There, however, might be more than meets the eye in this switch in tack by Tamang who had been tasked by Banerjee to rewrite the script in the hills in the wake of the June-September, 2017 Gorkhaland agitation there. Could it be part of a design, with or without a tacit understanding with election ally, the Trinamool Congress, of forcing the BJP into a corner by harping on the demand for separation from West Bengal at a time when the latter prepares to take on Mamata's party in the 2021 Assembly election? Any such move by the BJP could, it is argued, be detrimental to the party's prospects then, notwithstanding its emboldened posturing in the wake of gains made in the state in the parliamentary polls.

It would also be naive to suggest that Tamang is closing ranks with his associate-turned-adversary, fugitive GJM leader Bimal Gurung who has not just been single-minded in his demand for Gorkhaland but, perhaps more critically, been instrumental, even in absentia, for the BJP’s political ascendancy in the hills. Not only has Gurung, through a statement posted by a close associate in the social media, welcomed the Centre’s decision on Kashmir “in the interest of national security and unity” but also demanded a National Register of Citizens (NRC) in Bengal, in consonance with the BJP’s views on the matter.

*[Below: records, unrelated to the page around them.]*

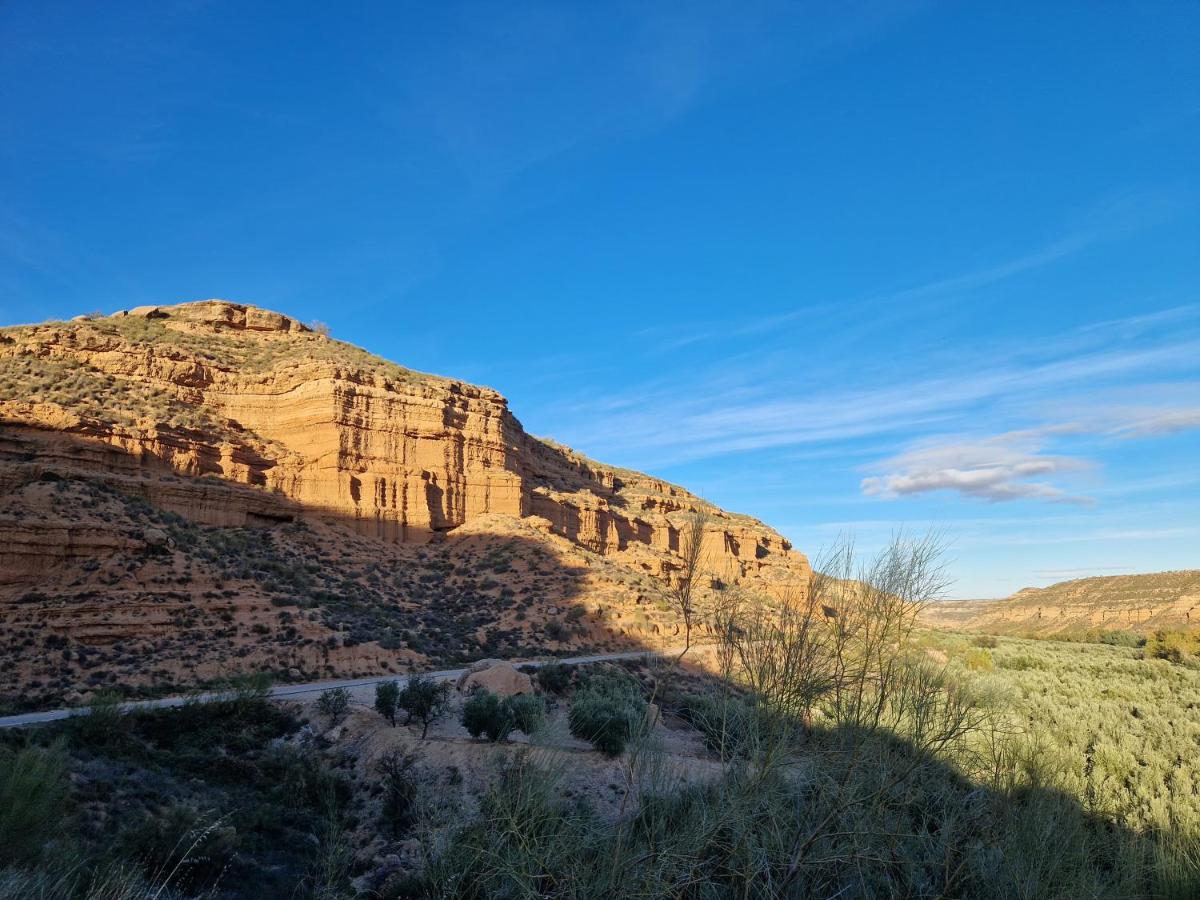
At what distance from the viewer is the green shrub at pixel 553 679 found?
82.8 ft

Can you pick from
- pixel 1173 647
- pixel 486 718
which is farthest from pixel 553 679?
pixel 1173 647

"To provide justice to nationalist Gorkhas, the proposed Gorkhaland area should be brought under the Centre’s administration, like in Kashmir," he added.

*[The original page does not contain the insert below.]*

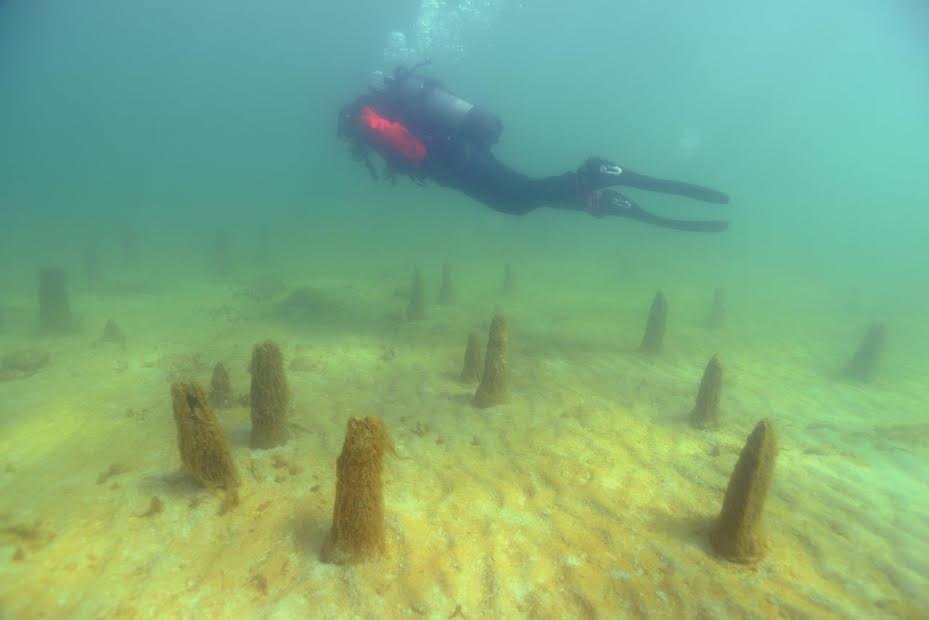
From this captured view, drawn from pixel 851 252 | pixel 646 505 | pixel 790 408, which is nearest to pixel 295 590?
pixel 646 505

Significantly, the BJP, which is also in alliance with the Gorkha National Liberation Front (GNLF) - that had been at the vanguard of the Gorkhaland campaign in the mid-1980s and following a hiatus, grown as a potent force in the hills. It has steered clear, as yet, of any commitment on the Gorkhaland issue, whether in the form of a separate state or a UT. Rather, it has left it to the public on whose mandate it presently draws in the hills to decrypt its much-vaunted promise of a "permanent solution" to the problems facing the region.

So it is that, for all practical purposes, the hill people are left none the wiser regarding their political future. Will the developments centring on Kashmir that have caused such a flutter in local political circles end up being cause for a mere frisson of expectation as was the case during the creation of Telangana five years ago? Or will it, this time around, be more consequential for the region? These are questions uppermost in minds.